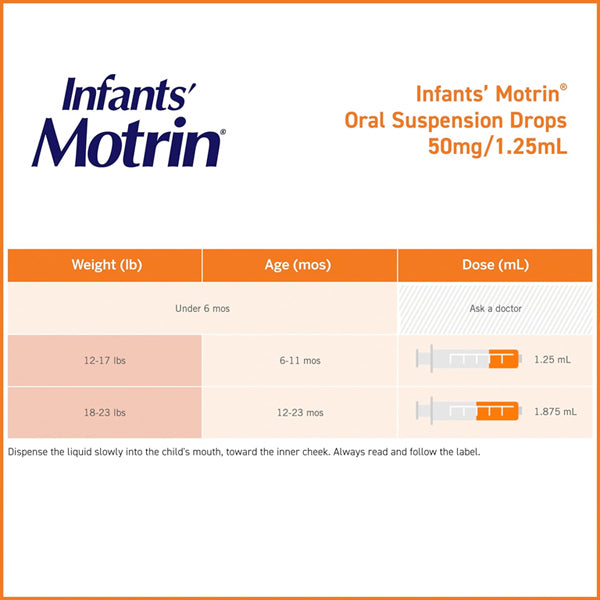 Infants' Motrin®

Infants' Motrin®
Oral Suspension Drops
50mg/1.25mL

| Weight (lb) | Age (mos) | Dose (mL) |
|---|---|---|
| Under 6 mos | | Ask a doctor |
| 12-17 lbs | 6-11 mos | 1.25 mL |
| 18-23 lbs | 12-23 mos | 1.875 mL |

Dispense the liquid slowly into the child's mouth, toward the inner cheek. Always read and follow the label.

— Exercise instructions —
Print exactly, and only, the lines running from the one that contains "Dose (mL) |" to the last line of the records above.

— Output —
| Weight (lb) | Age (mos) | Dose (mL) |
|---|---|---|
| Under 6 mos | | Ask a doctor |
| 12-17 lbs | 6-11 mos | 1.25 mL |
| 18-23 lbs | 12-23 mos | 1.875 mL |

Dispense the liquid slowly into the child's mouth, toward the inner cheek. Always read and follow the label.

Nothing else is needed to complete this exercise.